One of the pleasures of working in alternative media was meeting young interns from the local university's school of journalism. As the editorial advisor at a bi-weekly print newspaper, I had the privilege of briefing them on topic background, showing them how to use the archives, and helping them develop a story using unconventional perspectives and interviewees.

My favorite intern during my two-year stint at the Bellingham WA Every Other Weekly, Gene Metrick, was also the student editor of the WWU Western Front. Gene, by the way, has gone on to garner numerous awards as a reporter and editor in his new home of North Carolina, where he and his ex-wife Katy had once planned to move when she completed studies at Northwest Indian College.

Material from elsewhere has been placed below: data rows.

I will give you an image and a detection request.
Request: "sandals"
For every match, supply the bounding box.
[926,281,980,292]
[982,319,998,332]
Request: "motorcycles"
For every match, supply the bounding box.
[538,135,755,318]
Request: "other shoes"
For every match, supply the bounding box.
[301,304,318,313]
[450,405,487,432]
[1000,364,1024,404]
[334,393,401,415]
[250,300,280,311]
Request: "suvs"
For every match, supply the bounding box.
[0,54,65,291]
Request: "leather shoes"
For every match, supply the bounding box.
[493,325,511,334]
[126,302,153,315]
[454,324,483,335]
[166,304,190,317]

Katy was from the Eastern Cherokee tribe living in the mountains of southern Appalachia, which, as a matter of fact, were the same clans my Irish immigrant grandmother's grandfather's grandfather lived and traded with two centuries previous. In the summer of 1997, Gene was busy helping us do a feature series on the Wise Use/Anti-Indian Movement at that time personified by Washington State's US Senator, Slade Gorton.

When Gene graduated, Katy and her sister threw a party at their rented cabin on a bluff overlooking Lake Whatcom, surrounded by towering pines and sandstone caves. Penned up below the outside deck where we sat were her numerous dogs I remarked on as a formidable security system.

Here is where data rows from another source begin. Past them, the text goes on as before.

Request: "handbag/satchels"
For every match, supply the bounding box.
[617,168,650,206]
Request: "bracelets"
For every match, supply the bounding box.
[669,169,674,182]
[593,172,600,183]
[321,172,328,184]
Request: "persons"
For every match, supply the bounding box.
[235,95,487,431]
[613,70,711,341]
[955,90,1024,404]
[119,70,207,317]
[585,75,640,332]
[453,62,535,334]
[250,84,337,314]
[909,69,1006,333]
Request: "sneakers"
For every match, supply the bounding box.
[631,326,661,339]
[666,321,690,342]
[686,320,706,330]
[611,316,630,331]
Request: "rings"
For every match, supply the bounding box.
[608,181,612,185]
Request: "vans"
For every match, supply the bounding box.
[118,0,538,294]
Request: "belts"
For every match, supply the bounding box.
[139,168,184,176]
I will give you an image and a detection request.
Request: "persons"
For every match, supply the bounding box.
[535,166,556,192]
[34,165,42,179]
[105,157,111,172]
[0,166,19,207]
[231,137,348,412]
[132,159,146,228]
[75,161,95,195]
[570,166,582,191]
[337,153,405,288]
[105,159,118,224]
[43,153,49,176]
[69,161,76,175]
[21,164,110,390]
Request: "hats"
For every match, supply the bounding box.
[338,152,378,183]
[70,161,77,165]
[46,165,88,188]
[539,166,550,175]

Katy laughed, and then proceeded to tell me about how they all cowered and refused to come upstairs to her loft bedroom when she called them one recent afternoon, only to discover when she rose to use the bathroom that a mountain lion was bounding out the bathroom window and springing off the roof into the limbs of a nearby tree. Looking at the destroyed window screen and broken toilet tank lid on the floor, she noticed the cat food bag had been shredded and that big cat tracks led into the bedroom where she'd been sleeping moments before.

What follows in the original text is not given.